++++ Provided passage ++++
Customer Lifetime Value with Python’s Lifetimes Library

Mine Gazioğlu
4 min readApr 11, 2023

--

Have you ever wondered how much a customer is worth for your business? Or how much revenue you can expect to obtain from a particular customer in the future? These questions can be answered by calculating customer lifetime value (CLV).

In this article, we’ll explore how to use Python’s Lifetimes library to predict future revenue and amount of transactions for a customer. We’ll walk through an example using the Online Retail dataset from the UCI Machine Learning Repository. We’ll start by exploring the dataset and cleaning the data, then we’ll use Lifetimes package to fit statistical models that estimate customer lifetime value.

Let’s get started!

Download the dataset using the Kaggle API

The Online Retail dataset from the UCI Machine Learning Repository is a well-known benchmark dataset for customer lifetime value analysis. It contains transactional data from a UK-based online retailer, including the customer ID, product description, quantity, unit price, and date of purchase.

To access the dataset, we’ll use the Kaggle API, which provides a convenient way to download datasets and competition data directly from the Kaggle website. We’ll set our Kaggle credentials as environment variables using the os library. If you want to learn how to download a dataset using Kaggle API, you can visit my other article.

import kaggle as kg
import pandas as pd
import os

os.environ['KAGGLE_USERNAME'] = 'user-name' # Enter user name
os.environ['KAGGLE_KEY'] = 'user-key' # Enter user key

kg.api.authenticate() # authenticate with Kaggle API using kaggle library
kg.api.dataset_download_files(dataset = "vijayuv/onlineretail", path='on.zip', unzip=True)

df = pd.read_csv('on.zip/OnlineRetail.csv', encoding='ISO-8859-1')

df.head() # display first 5 rows of the dataframe

Let’s preprocess the data to ensure that only valid data points are included in the analysis. First, remove any rows with missing customer IDs. Next, remove any rows with negative quantities, as these are likely to be errors in data entry. Finally, calculate the total amount spent per transaction by multiplying the quantity by the unit price, and convert the invoice date to a datetime object using the pd.to_datetime() method. For lifetime analysis we only need TotalAmount, InvoiceDate and CustomerID columns, hence, we filter the dataframe to contain only these columns.
++++
Challenge 1: According to the customer lifetime value article, why are rows with negative quantities removed?
Challenge 2: For each statement, say whether it agrees with the customer lifetime value article. Answer yes or no and quote the deciding words. (a) The dataset holds transactions from a UK-based online retailer. (b) The Kaggle credentials are saved in a configuration file. (c) The CSV file is read with UTF-8 encoding.
Challenge 3: Resume the customer lifetime value article right after its final paragraph.
++++ Given data ++++
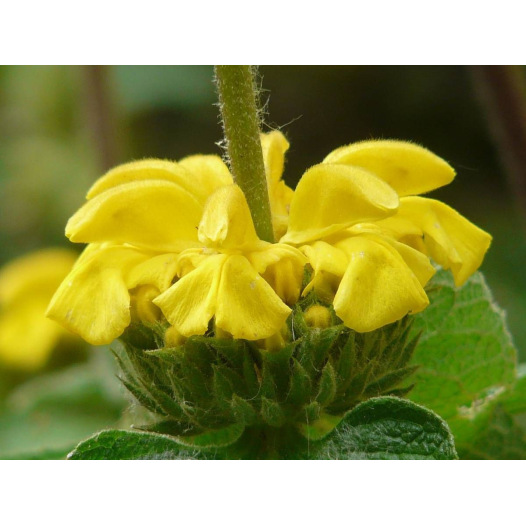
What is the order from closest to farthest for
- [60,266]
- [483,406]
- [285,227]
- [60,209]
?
[285,227], [483,406], [60,266], [60,209]

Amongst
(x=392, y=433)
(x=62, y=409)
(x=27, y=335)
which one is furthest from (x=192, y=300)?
(x=27, y=335)

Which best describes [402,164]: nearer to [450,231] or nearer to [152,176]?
[450,231]

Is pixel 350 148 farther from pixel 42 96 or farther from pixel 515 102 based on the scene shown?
pixel 42 96

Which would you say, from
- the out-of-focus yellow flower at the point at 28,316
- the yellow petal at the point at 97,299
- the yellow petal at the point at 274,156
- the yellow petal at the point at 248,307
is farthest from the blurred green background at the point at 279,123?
the yellow petal at the point at 248,307

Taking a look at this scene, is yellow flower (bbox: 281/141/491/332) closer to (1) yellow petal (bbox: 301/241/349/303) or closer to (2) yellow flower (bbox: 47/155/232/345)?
(1) yellow petal (bbox: 301/241/349/303)

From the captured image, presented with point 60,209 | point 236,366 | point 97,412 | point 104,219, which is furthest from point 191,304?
point 60,209

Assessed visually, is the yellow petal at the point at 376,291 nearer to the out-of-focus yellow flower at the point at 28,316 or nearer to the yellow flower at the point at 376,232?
the yellow flower at the point at 376,232
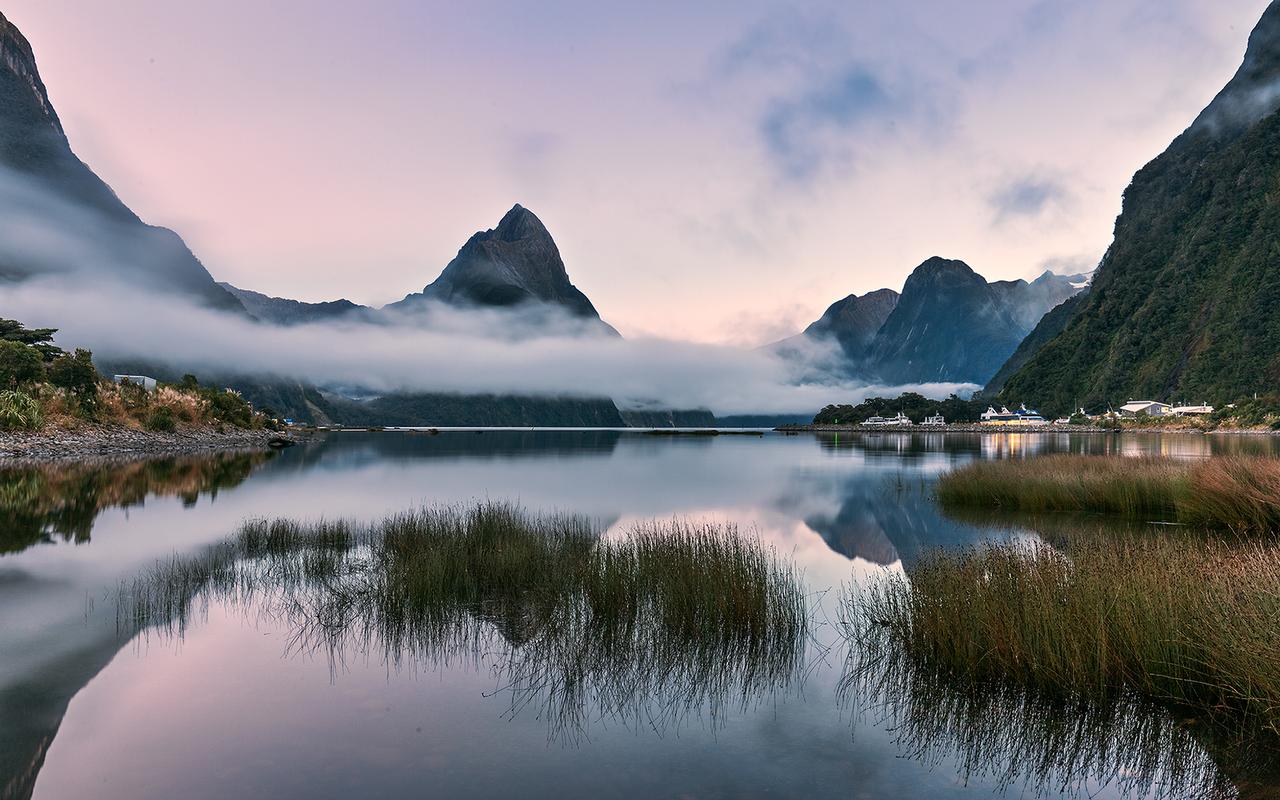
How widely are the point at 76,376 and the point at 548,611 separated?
7242 cm

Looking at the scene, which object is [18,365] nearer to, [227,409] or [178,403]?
[178,403]

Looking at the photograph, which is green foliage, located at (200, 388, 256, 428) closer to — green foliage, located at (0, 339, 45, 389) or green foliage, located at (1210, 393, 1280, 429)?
green foliage, located at (0, 339, 45, 389)

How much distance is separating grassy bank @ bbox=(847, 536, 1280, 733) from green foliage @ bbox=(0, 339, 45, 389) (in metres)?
73.2

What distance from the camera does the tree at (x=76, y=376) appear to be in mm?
63594

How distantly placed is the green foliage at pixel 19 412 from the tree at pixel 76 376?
6533 millimetres

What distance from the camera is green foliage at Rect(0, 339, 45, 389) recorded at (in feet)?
191

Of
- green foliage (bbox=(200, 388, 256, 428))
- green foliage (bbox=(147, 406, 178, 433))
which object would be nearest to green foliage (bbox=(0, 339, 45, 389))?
green foliage (bbox=(147, 406, 178, 433))

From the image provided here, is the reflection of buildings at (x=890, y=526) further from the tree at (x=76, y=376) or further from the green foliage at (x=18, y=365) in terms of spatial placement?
the tree at (x=76, y=376)

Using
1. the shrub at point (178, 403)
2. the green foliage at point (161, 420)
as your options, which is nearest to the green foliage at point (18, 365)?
the green foliage at point (161, 420)

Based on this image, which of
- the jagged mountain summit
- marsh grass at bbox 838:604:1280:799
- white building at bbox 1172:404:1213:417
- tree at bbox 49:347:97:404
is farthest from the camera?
the jagged mountain summit

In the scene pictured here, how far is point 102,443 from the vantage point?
6109 centimetres

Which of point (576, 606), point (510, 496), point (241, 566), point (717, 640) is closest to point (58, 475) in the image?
point (510, 496)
++++
Expected output 1: They are likely to be errors in data entry.

Expected output 2:
(a) Yes: "It contains transactional data from a UK-based online retailer"
(b) No: "We’ll set our Kaggle credentials as environment variables using the os library."
(c) No: "encoding='ISO-8859-1'"

Expected output 3:
# preprocess data
df = df[df['CustomerID'].notna()] # remove rows with missing customer IDs
df = df[df['Quantity'] > 0] # remove rows with negative quantities
df['TotalAmount'] = df['Quantity'] * df['UnitPrice'] # calculate total amount spent per transaction
df['InvoiceDate'] = pd.to_datetime(df['InvoiceDate']) # convert invoice date to datetime

df.head()

Calculating Customer Lifetime Value with the BG/NBD Model

Lifetimes is a powerful Python package for analyzing customer lifetime value (CLV) using a variety of models. It offers a simple and intuitive interface to model customer transactions, frequency, recency, and monetary value. Lifetimes includes popular models such as the Beta-Geometric/Negative Binomial Distribution (BG/NBD) and the Gamma-Gamma submodel, as well as extensions such as the Pareto/NBD and the Non-Contractual Bayesian model. Beta Geometric/Negative Binomial Distribution (BG/NBD), will be used in this article to predict future revenue and transactions for customers in the Online Retail dataset

To get started with Lifetimes, simply install it via pip:

!pip install lifetimes

Alternatively via conda:

!conda install -c conda-forge lifetimes

In this final part, we will be using the lifetimes package to predict customer lifetime value for the next month using the BG/NBD and Gamma-Gamma models. First, we will transform our transaction data into summary data using the summary_data_from_transaction_data function. We will then fit the BG/NBD and Gamma-Gamma models to the summary data. Next, we will use these models to predict the number of future purchases and the customer lifetime value. Finally, we will calculate the estimated monetary value of each customer using the conditional expected average profit.

from lifetimes import GammaGammaFitter
from lifetimes import BetaGeoFitter
from lifetimes.plotting import plot_frequency_recency_matrix
from lifetimes.utils import summary_data_from_transaction_data

# create summary data from transaction data
summary = summary_data_from_transaction_data(df,
customer_id_col = 'CustomerID',
datetime_col = 'InvoiceDate',
monetary_value_col='TotalAmount',
observation_period_end = max(df["InvoiceDate"]))

summary = summary[summary["monetary_value"] > 0]

# fit the BG/NBD model
bgf = BetaGeoFitter(penalizer_coef=0.0)
bgf.fit(summary['frequency'], summary['recency'], summary['T'])

# fit the Gamma-Gamma submodel
ggf = GammaGammaFitter(penalizer_coef=0.0)
ggf.fit(summary['frequency'], summary['monetary_value'])


# predict customer lifetime value
summary['predicted_purchases'] = bgf.predict(30, summary['frequency'], summary['recency'], summary['T'])
summary['predicted_clv'] = ggf.customer_lifetime_value(bgf,
summary['frequency'],
summary['recency'],
summary['T'],
summary['monetary_value'],
time=1, #the lifetime expected for the user in months
freq='D',
discount_rate=0.01)
summary["estimated_monetary_value"] = ggf.conditional_expected_average_profit(
summary['frequency'],
summary['monetary_value']
)

summary.head()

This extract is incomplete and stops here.